L’autismo come povertà del contatto con il mondo che già Minkowski descrisse sembra potersi avvicinare in misura maggiore rispetto alle teorie razionaliste della moderna social cognition a “quell’assenza di fondamento basale che Blankenburg esplora come perdita dell’evidenza, divenendo l’autismo nel suo significato più profondo il negativo di una cornice vuota, una cornice in cui è stato sottratto il quadro del mondo, la potenzialità del contatto, la categoria dell’essere come naturalmente situato con l’altro.”
È descritto frequentemente in letteratura, infatti, non solo l’emergere di una sintomatologia psicotica in età tardo adolescenziale o adulta in soggetti diagnosticati come Asperger, ma anche una frequente sovrapposizione e confusione diagnostica, a dimostrare come le difettualità nell’accesso al mondo nei termini di esperienza basilare delle cose possano spiegare la co-occorrenza o la trasformazione di alcune psicopatologie in altre.
AS e DOC: l’insicurezza ontologica
“Sono un Aspie. Ho imparato la teoria della probabilità e come calcolare ogni caso. Funziona. Tutto nella vita è incerto, ma sapere quanto incerto talvolta aiuta.”
Anonimo dal web
L’esempio di cui sopra è tratto da un forum on-line in cui gli utenti si fanno a vicenda alcune domande e valutano le risposte con vari gradi di soddisfazione: la domanda in questione era “Come fa qualcuno con Asperger ad affrontare le incertezze della vita?”. Come abbiamo visto, la risposta ad una diffusa atmosfera emotiva di incertezza è il ricorso alla iper-razionalizzazione.
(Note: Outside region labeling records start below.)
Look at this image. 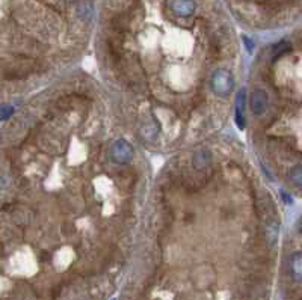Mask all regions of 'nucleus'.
Returning a JSON list of instances; mask_svg holds the SVG:
<instances>
[{"mask_svg":"<svg viewBox=\"0 0 302 300\" xmlns=\"http://www.w3.org/2000/svg\"><path fill=\"white\" fill-rule=\"evenodd\" d=\"M268 107V97L263 91H256L251 98V109L256 115H262Z\"/></svg>","mask_w":302,"mask_h":300,"instance_id":"20e7f679","label":"nucleus"},{"mask_svg":"<svg viewBox=\"0 0 302 300\" xmlns=\"http://www.w3.org/2000/svg\"><path fill=\"white\" fill-rule=\"evenodd\" d=\"M290 269H292V273L295 276V279L299 282L301 281V254H295L292 257V261H290Z\"/></svg>","mask_w":302,"mask_h":300,"instance_id":"39448f33","label":"nucleus"},{"mask_svg":"<svg viewBox=\"0 0 302 300\" xmlns=\"http://www.w3.org/2000/svg\"><path fill=\"white\" fill-rule=\"evenodd\" d=\"M112 157L118 163H126L132 159V146L126 140H118L112 148Z\"/></svg>","mask_w":302,"mask_h":300,"instance_id":"7ed1b4c3","label":"nucleus"},{"mask_svg":"<svg viewBox=\"0 0 302 300\" xmlns=\"http://www.w3.org/2000/svg\"><path fill=\"white\" fill-rule=\"evenodd\" d=\"M171 9L178 17H191L195 12L197 5L194 0H171Z\"/></svg>","mask_w":302,"mask_h":300,"instance_id":"f03ea898","label":"nucleus"},{"mask_svg":"<svg viewBox=\"0 0 302 300\" xmlns=\"http://www.w3.org/2000/svg\"><path fill=\"white\" fill-rule=\"evenodd\" d=\"M11 115H12V107H9V106H2L0 107V119H6Z\"/></svg>","mask_w":302,"mask_h":300,"instance_id":"1a4fd4ad","label":"nucleus"},{"mask_svg":"<svg viewBox=\"0 0 302 300\" xmlns=\"http://www.w3.org/2000/svg\"><path fill=\"white\" fill-rule=\"evenodd\" d=\"M292 180L298 184V187L301 186V166H296L295 169H292Z\"/></svg>","mask_w":302,"mask_h":300,"instance_id":"6e6552de","label":"nucleus"},{"mask_svg":"<svg viewBox=\"0 0 302 300\" xmlns=\"http://www.w3.org/2000/svg\"><path fill=\"white\" fill-rule=\"evenodd\" d=\"M68 2H76V0H68Z\"/></svg>","mask_w":302,"mask_h":300,"instance_id":"9d476101","label":"nucleus"},{"mask_svg":"<svg viewBox=\"0 0 302 300\" xmlns=\"http://www.w3.org/2000/svg\"><path fill=\"white\" fill-rule=\"evenodd\" d=\"M212 86H213V91L222 97L228 95L231 92V88H233V77L231 74L227 71V69H216V72L213 74L212 77Z\"/></svg>","mask_w":302,"mask_h":300,"instance_id":"f257e3e1","label":"nucleus"},{"mask_svg":"<svg viewBox=\"0 0 302 300\" xmlns=\"http://www.w3.org/2000/svg\"><path fill=\"white\" fill-rule=\"evenodd\" d=\"M79 15L83 18V20H88V18H91V15H92V12H94V8H92V5L89 3V2H83V3H80L79 5Z\"/></svg>","mask_w":302,"mask_h":300,"instance_id":"423d86ee","label":"nucleus"},{"mask_svg":"<svg viewBox=\"0 0 302 300\" xmlns=\"http://www.w3.org/2000/svg\"><path fill=\"white\" fill-rule=\"evenodd\" d=\"M210 157V154H207V153H198L197 156H195V166L198 168V169H201L203 166H206L207 165V159Z\"/></svg>","mask_w":302,"mask_h":300,"instance_id":"0eeeda50","label":"nucleus"}]
</instances>
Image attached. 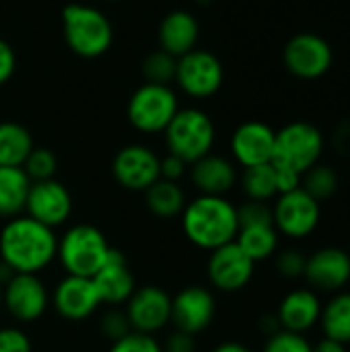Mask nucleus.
Instances as JSON below:
<instances>
[{"instance_id":"obj_1","label":"nucleus","mask_w":350,"mask_h":352,"mask_svg":"<svg viewBox=\"0 0 350 352\" xmlns=\"http://www.w3.org/2000/svg\"><path fill=\"white\" fill-rule=\"evenodd\" d=\"M58 235L27 214L0 227V262L14 274H41L56 262Z\"/></svg>"},{"instance_id":"obj_2","label":"nucleus","mask_w":350,"mask_h":352,"mask_svg":"<svg viewBox=\"0 0 350 352\" xmlns=\"http://www.w3.org/2000/svg\"><path fill=\"white\" fill-rule=\"evenodd\" d=\"M179 219L184 237L204 252H212L235 241L239 233L237 206L227 196L198 194L188 200Z\"/></svg>"},{"instance_id":"obj_3","label":"nucleus","mask_w":350,"mask_h":352,"mask_svg":"<svg viewBox=\"0 0 350 352\" xmlns=\"http://www.w3.org/2000/svg\"><path fill=\"white\" fill-rule=\"evenodd\" d=\"M62 35L72 54L85 60L101 58L113 45V25L107 14L85 2H70L62 8Z\"/></svg>"},{"instance_id":"obj_4","label":"nucleus","mask_w":350,"mask_h":352,"mask_svg":"<svg viewBox=\"0 0 350 352\" xmlns=\"http://www.w3.org/2000/svg\"><path fill=\"white\" fill-rule=\"evenodd\" d=\"M111 245L105 233L91 223L70 225L58 237L56 262L64 274L93 278L111 254Z\"/></svg>"},{"instance_id":"obj_5","label":"nucleus","mask_w":350,"mask_h":352,"mask_svg":"<svg viewBox=\"0 0 350 352\" xmlns=\"http://www.w3.org/2000/svg\"><path fill=\"white\" fill-rule=\"evenodd\" d=\"M169 155L179 157L192 165L212 153L217 142V128L212 118L200 107H179L163 132Z\"/></svg>"},{"instance_id":"obj_6","label":"nucleus","mask_w":350,"mask_h":352,"mask_svg":"<svg viewBox=\"0 0 350 352\" xmlns=\"http://www.w3.org/2000/svg\"><path fill=\"white\" fill-rule=\"evenodd\" d=\"M324 148L326 140L318 126L309 122H291L276 130L274 155L270 163L278 169H289L303 175L320 163Z\"/></svg>"},{"instance_id":"obj_7","label":"nucleus","mask_w":350,"mask_h":352,"mask_svg":"<svg viewBox=\"0 0 350 352\" xmlns=\"http://www.w3.org/2000/svg\"><path fill=\"white\" fill-rule=\"evenodd\" d=\"M179 111V99L171 85L142 82L128 99L126 118L130 126L146 136L163 134Z\"/></svg>"},{"instance_id":"obj_8","label":"nucleus","mask_w":350,"mask_h":352,"mask_svg":"<svg viewBox=\"0 0 350 352\" xmlns=\"http://www.w3.org/2000/svg\"><path fill=\"white\" fill-rule=\"evenodd\" d=\"M177 89L192 99L215 97L225 82V68L217 54L208 50H192L177 58L175 80Z\"/></svg>"},{"instance_id":"obj_9","label":"nucleus","mask_w":350,"mask_h":352,"mask_svg":"<svg viewBox=\"0 0 350 352\" xmlns=\"http://www.w3.org/2000/svg\"><path fill=\"white\" fill-rule=\"evenodd\" d=\"M322 221V202L303 188L281 194L272 204V223L278 235L299 241L309 237Z\"/></svg>"},{"instance_id":"obj_10","label":"nucleus","mask_w":350,"mask_h":352,"mask_svg":"<svg viewBox=\"0 0 350 352\" xmlns=\"http://www.w3.org/2000/svg\"><path fill=\"white\" fill-rule=\"evenodd\" d=\"M2 309L17 326L39 322L50 309V291L39 274H12L2 285Z\"/></svg>"},{"instance_id":"obj_11","label":"nucleus","mask_w":350,"mask_h":352,"mask_svg":"<svg viewBox=\"0 0 350 352\" xmlns=\"http://www.w3.org/2000/svg\"><path fill=\"white\" fill-rule=\"evenodd\" d=\"M285 68L301 80H318L334 64V52L328 39L318 33L303 31L293 35L283 47Z\"/></svg>"},{"instance_id":"obj_12","label":"nucleus","mask_w":350,"mask_h":352,"mask_svg":"<svg viewBox=\"0 0 350 352\" xmlns=\"http://www.w3.org/2000/svg\"><path fill=\"white\" fill-rule=\"evenodd\" d=\"M254 274L256 262L235 241L208 252L206 278L215 291L239 293L252 283Z\"/></svg>"},{"instance_id":"obj_13","label":"nucleus","mask_w":350,"mask_h":352,"mask_svg":"<svg viewBox=\"0 0 350 352\" xmlns=\"http://www.w3.org/2000/svg\"><path fill=\"white\" fill-rule=\"evenodd\" d=\"M161 157L146 144H126L111 159V175L116 184L128 192H146L157 179Z\"/></svg>"},{"instance_id":"obj_14","label":"nucleus","mask_w":350,"mask_h":352,"mask_svg":"<svg viewBox=\"0 0 350 352\" xmlns=\"http://www.w3.org/2000/svg\"><path fill=\"white\" fill-rule=\"evenodd\" d=\"M132 332L157 336L171 326V295L159 285L136 287L124 305Z\"/></svg>"},{"instance_id":"obj_15","label":"nucleus","mask_w":350,"mask_h":352,"mask_svg":"<svg viewBox=\"0 0 350 352\" xmlns=\"http://www.w3.org/2000/svg\"><path fill=\"white\" fill-rule=\"evenodd\" d=\"M217 318V299L208 287L190 285L171 295V326L173 330L198 336L210 328Z\"/></svg>"},{"instance_id":"obj_16","label":"nucleus","mask_w":350,"mask_h":352,"mask_svg":"<svg viewBox=\"0 0 350 352\" xmlns=\"http://www.w3.org/2000/svg\"><path fill=\"white\" fill-rule=\"evenodd\" d=\"M50 305L66 322H85L101 309V297L93 278L64 274L50 293Z\"/></svg>"},{"instance_id":"obj_17","label":"nucleus","mask_w":350,"mask_h":352,"mask_svg":"<svg viewBox=\"0 0 350 352\" xmlns=\"http://www.w3.org/2000/svg\"><path fill=\"white\" fill-rule=\"evenodd\" d=\"M72 208H74L72 194L60 179L54 177V179L31 184L25 204L27 217L56 231L70 221Z\"/></svg>"},{"instance_id":"obj_18","label":"nucleus","mask_w":350,"mask_h":352,"mask_svg":"<svg viewBox=\"0 0 350 352\" xmlns=\"http://www.w3.org/2000/svg\"><path fill=\"white\" fill-rule=\"evenodd\" d=\"M303 278L316 293H340L350 283V254L342 248L326 245L307 256Z\"/></svg>"},{"instance_id":"obj_19","label":"nucleus","mask_w":350,"mask_h":352,"mask_svg":"<svg viewBox=\"0 0 350 352\" xmlns=\"http://www.w3.org/2000/svg\"><path fill=\"white\" fill-rule=\"evenodd\" d=\"M276 130L264 122L250 120L239 124L231 134V161L241 169L264 165L272 161Z\"/></svg>"},{"instance_id":"obj_20","label":"nucleus","mask_w":350,"mask_h":352,"mask_svg":"<svg viewBox=\"0 0 350 352\" xmlns=\"http://www.w3.org/2000/svg\"><path fill=\"white\" fill-rule=\"evenodd\" d=\"M93 283H95L101 303L105 307H124L126 301L136 291L134 272H132L126 256L116 248L111 250V254H109L107 262L101 266V270L93 276Z\"/></svg>"},{"instance_id":"obj_21","label":"nucleus","mask_w":350,"mask_h":352,"mask_svg":"<svg viewBox=\"0 0 350 352\" xmlns=\"http://www.w3.org/2000/svg\"><path fill=\"white\" fill-rule=\"evenodd\" d=\"M188 177L196 192L204 196H227L239 182L237 165L229 157L217 153H210L192 163Z\"/></svg>"},{"instance_id":"obj_22","label":"nucleus","mask_w":350,"mask_h":352,"mask_svg":"<svg viewBox=\"0 0 350 352\" xmlns=\"http://www.w3.org/2000/svg\"><path fill=\"white\" fill-rule=\"evenodd\" d=\"M324 303L320 299V293L314 289H293L289 291L276 309V318L281 324V330L297 332V334H307L311 328L320 324Z\"/></svg>"},{"instance_id":"obj_23","label":"nucleus","mask_w":350,"mask_h":352,"mask_svg":"<svg viewBox=\"0 0 350 352\" xmlns=\"http://www.w3.org/2000/svg\"><path fill=\"white\" fill-rule=\"evenodd\" d=\"M200 39V23L196 14L190 10L177 8L167 12L157 29L159 50L171 54L173 58H182L184 54L196 50Z\"/></svg>"},{"instance_id":"obj_24","label":"nucleus","mask_w":350,"mask_h":352,"mask_svg":"<svg viewBox=\"0 0 350 352\" xmlns=\"http://www.w3.org/2000/svg\"><path fill=\"white\" fill-rule=\"evenodd\" d=\"M31 179L23 167H0V219L8 221L25 214Z\"/></svg>"},{"instance_id":"obj_25","label":"nucleus","mask_w":350,"mask_h":352,"mask_svg":"<svg viewBox=\"0 0 350 352\" xmlns=\"http://www.w3.org/2000/svg\"><path fill=\"white\" fill-rule=\"evenodd\" d=\"M142 196L146 210L157 219H175L188 204V196L182 184L169 179H157L146 192H142Z\"/></svg>"},{"instance_id":"obj_26","label":"nucleus","mask_w":350,"mask_h":352,"mask_svg":"<svg viewBox=\"0 0 350 352\" xmlns=\"http://www.w3.org/2000/svg\"><path fill=\"white\" fill-rule=\"evenodd\" d=\"M235 243L258 264V262L270 260L278 252L281 235H278V231L274 229L272 223L245 225V227H239Z\"/></svg>"},{"instance_id":"obj_27","label":"nucleus","mask_w":350,"mask_h":352,"mask_svg":"<svg viewBox=\"0 0 350 352\" xmlns=\"http://www.w3.org/2000/svg\"><path fill=\"white\" fill-rule=\"evenodd\" d=\"M33 146V136L23 124L0 122V167H23Z\"/></svg>"},{"instance_id":"obj_28","label":"nucleus","mask_w":350,"mask_h":352,"mask_svg":"<svg viewBox=\"0 0 350 352\" xmlns=\"http://www.w3.org/2000/svg\"><path fill=\"white\" fill-rule=\"evenodd\" d=\"M320 326L324 338L336 340L340 344H350V291H340L330 297L322 309Z\"/></svg>"},{"instance_id":"obj_29","label":"nucleus","mask_w":350,"mask_h":352,"mask_svg":"<svg viewBox=\"0 0 350 352\" xmlns=\"http://www.w3.org/2000/svg\"><path fill=\"white\" fill-rule=\"evenodd\" d=\"M239 184H241V190H243L248 200L270 202V200H274L278 196L276 169H274L272 163H264V165L243 169V173L239 177Z\"/></svg>"},{"instance_id":"obj_30","label":"nucleus","mask_w":350,"mask_h":352,"mask_svg":"<svg viewBox=\"0 0 350 352\" xmlns=\"http://www.w3.org/2000/svg\"><path fill=\"white\" fill-rule=\"evenodd\" d=\"M338 186H340V177L336 169L324 163H318L307 173H303V182H301V188L318 202L332 198L338 192Z\"/></svg>"},{"instance_id":"obj_31","label":"nucleus","mask_w":350,"mask_h":352,"mask_svg":"<svg viewBox=\"0 0 350 352\" xmlns=\"http://www.w3.org/2000/svg\"><path fill=\"white\" fill-rule=\"evenodd\" d=\"M175 68H177V58H173L163 50H155L142 60V78L144 82L171 85L175 80Z\"/></svg>"},{"instance_id":"obj_32","label":"nucleus","mask_w":350,"mask_h":352,"mask_svg":"<svg viewBox=\"0 0 350 352\" xmlns=\"http://www.w3.org/2000/svg\"><path fill=\"white\" fill-rule=\"evenodd\" d=\"M23 171L31 182H45L54 179L58 171V159L50 148L43 146H33L29 157L23 163Z\"/></svg>"},{"instance_id":"obj_33","label":"nucleus","mask_w":350,"mask_h":352,"mask_svg":"<svg viewBox=\"0 0 350 352\" xmlns=\"http://www.w3.org/2000/svg\"><path fill=\"white\" fill-rule=\"evenodd\" d=\"M99 332L105 340H109V344L130 334L132 328L124 307H107L99 318Z\"/></svg>"},{"instance_id":"obj_34","label":"nucleus","mask_w":350,"mask_h":352,"mask_svg":"<svg viewBox=\"0 0 350 352\" xmlns=\"http://www.w3.org/2000/svg\"><path fill=\"white\" fill-rule=\"evenodd\" d=\"M314 344L307 340L305 334L278 330L276 334L268 336L262 352H311Z\"/></svg>"},{"instance_id":"obj_35","label":"nucleus","mask_w":350,"mask_h":352,"mask_svg":"<svg viewBox=\"0 0 350 352\" xmlns=\"http://www.w3.org/2000/svg\"><path fill=\"white\" fill-rule=\"evenodd\" d=\"M305 264H307V256L297 248H287L283 252H276V270L283 278L289 280L301 278L305 272Z\"/></svg>"},{"instance_id":"obj_36","label":"nucleus","mask_w":350,"mask_h":352,"mask_svg":"<svg viewBox=\"0 0 350 352\" xmlns=\"http://www.w3.org/2000/svg\"><path fill=\"white\" fill-rule=\"evenodd\" d=\"M107 352H163V346L157 340V336L130 332L124 338L111 342Z\"/></svg>"},{"instance_id":"obj_37","label":"nucleus","mask_w":350,"mask_h":352,"mask_svg":"<svg viewBox=\"0 0 350 352\" xmlns=\"http://www.w3.org/2000/svg\"><path fill=\"white\" fill-rule=\"evenodd\" d=\"M237 219H239V227L272 223V206L268 202L245 200L241 206H237Z\"/></svg>"},{"instance_id":"obj_38","label":"nucleus","mask_w":350,"mask_h":352,"mask_svg":"<svg viewBox=\"0 0 350 352\" xmlns=\"http://www.w3.org/2000/svg\"><path fill=\"white\" fill-rule=\"evenodd\" d=\"M0 352H33V342L21 326H0Z\"/></svg>"},{"instance_id":"obj_39","label":"nucleus","mask_w":350,"mask_h":352,"mask_svg":"<svg viewBox=\"0 0 350 352\" xmlns=\"http://www.w3.org/2000/svg\"><path fill=\"white\" fill-rule=\"evenodd\" d=\"M188 169L190 165L184 163L179 157L175 155H165L161 157V163H159V171H161V179H169V182H182L186 175H188Z\"/></svg>"},{"instance_id":"obj_40","label":"nucleus","mask_w":350,"mask_h":352,"mask_svg":"<svg viewBox=\"0 0 350 352\" xmlns=\"http://www.w3.org/2000/svg\"><path fill=\"white\" fill-rule=\"evenodd\" d=\"M17 72V54L14 47L0 37V87L6 85Z\"/></svg>"},{"instance_id":"obj_41","label":"nucleus","mask_w":350,"mask_h":352,"mask_svg":"<svg viewBox=\"0 0 350 352\" xmlns=\"http://www.w3.org/2000/svg\"><path fill=\"white\" fill-rule=\"evenodd\" d=\"M161 346H163V352H196V336L173 330L165 338V342H161Z\"/></svg>"},{"instance_id":"obj_42","label":"nucleus","mask_w":350,"mask_h":352,"mask_svg":"<svg viewBox=\"0 0 350 352\" xmlns=\"http://www.w3.org/2000/svg\"><path fill=\"white\" fill-rule=\"evenodd\" d=\"M276 169V188H278V196L281 194H287V192H293L297 188H301V182H303V175L295 173V171H289V169Z\"/></svg>"},{"instance_id":"obj_43","label":"nucleus","mask_w":350,"mask_h":352,"mask_svg":"<svg viewBox=\"0 0 350 352\" xmlns=\"http://www.w3.org/2000/svg\"><path fill=\"white\" fill-rule=\"evenodd\" d=\"M260 330H262V334H266V338L272 336V334H276V332L281 330V324H278L276 314H266V316H262V320H260Z\"/></svg>"},{"instance_id":"obj_44","label":"nucleus","mask_w":350,"mask_h":352,"mask_svg":"<svg viewBox=\"0 0 350 352\" xmlns=\"http://www.w3.org/2000/svg\"><path fill=\"white\" fill-rule=\"evenodd\" d=\"M311 352H349L347 344H340L336 340H330V338H322L320 342L314 344Z\"/></svg>"},{"instance_id":"obj_45","label":"nucleus","mask_w":350,"mask_h":352,"mask_svg":"<svg viewBox=\"0 0 350 352\" xmlns=\"http://www.w3.org/2000/svg\"><path fill=\"white\" fill-rule=\"evenodd\" d=\"M212 352H252L245 344H241V342H233V340H227V342H221V344H217Z\"/></svg>"},{"instance_id":"obj_46","label":"nucleus","mask_w":350,"mask_h":352,"mask_svg":"<svg viewBox=\"0 0 350 352\" xmlns=\"http://www.w3.org/2000/svg\"><path fill=\"white\" fill-rule=\"evenodd\" d=\"M215 0H196V4H200V6H210Z\"/></svg>"},{"instance_id":"obj_47","label":"nucleus","mask_w":350,"mask_h":352,"mask_svg":"<svg viewBox=\"0 0 350 352\" xmlns=\"http://www.w3.org/2000/svg\"><path fill=\"white\" fill-rule=\"evenodd\" d=\"M0 311H2V285H0Z\"/></svg>"},{"instance_id":"obj_48","label":"nucleus","mask_w":350,"mask_h":352,"mask_svg":"<svg viewBox=\"0 0 350 352\" xmlns=\"http://www.w3.org/2000/svg\"><path fill=\"white\" fill-rule=\"evenodd\" d=\"M101 2H118V0H101Z\"/></svg>"}]
</instances>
I dati della letteratura riportano una comorbilità tra l’AS e il DOC che si attesta tra il 12,5 al 17,5%27; l’esperienza clinica suggerisce anche confini diagnostici non sempre netti tra le forme lievissime di Asperger e i disturbi di personalità ossessivi. Infatti, si sono osservate alcune caratteristiche comuni che lo spettro dei disturbi ossessivo-compulsivi condivide con le forme di autismo ad alto funzionamento, come, ad esempio, l’aderenza ad un sistema impersonale di regole, l’insistenza a reiterare le medesime routine (insistence on sameness), la tendenza al perfezionismo, la presenza di interessi ristretti e stereotipati, le difficoltà nell’empatia emotiva (Baron-Cohen, Wheelwright, 1999); si sono riscontrate anche sintomatologie compulsive nei quadri autistici, come comportamenti di ordinamento compulsivo, checking e hoarding (McDougle et.al.,1995).
Dal punto di vista fenomenologico, al contatto con il paziente, mettendo per un attimo da parte il meccanismo patogenetico, si può notare un’atmosfera emotiva comune: un sostanziale stato di insicurezza ontologica, che deriva da una fondamentale alterazione del rapporto con la realtà.
Il clima emotivo è quello del dubbio, quasi, diremmo, iperbolico, che invade ogni aspetto della realtà: il dubbio è possibile solo in assenza di quel sentimento di ‘rightness’, di fiducia, di giustezza del mondo, che è prima di tutto una relazione emotiva, una simpatia. La rottura, o la mancata costituzione di una relazione simpatetica con il mondo, l’assenza dell’evidenza naturale nell’esperire di volta in volta questa o quella situazione alimenta un senso di imperfezione di jaspersiana memoria, l’impossibilità che Anna R. ci raccontava, di “lasciare le cose essere”. Questo perché l’ipseità nel suo schiudersi in azione è già parziale. Infatti:
“Nessun dubbio cartesiano può andare oltre i sensi”
Il ricorso ad un ordine stabilito, impersonale e rigido, sia nelle azioni quotidiane che nella disposizione degli spazi abitativi si configurerebbe come un baluardo a difesa dal ‘caos’ di un mondo intimamente incomprensibile o fondamentalmente nocivo.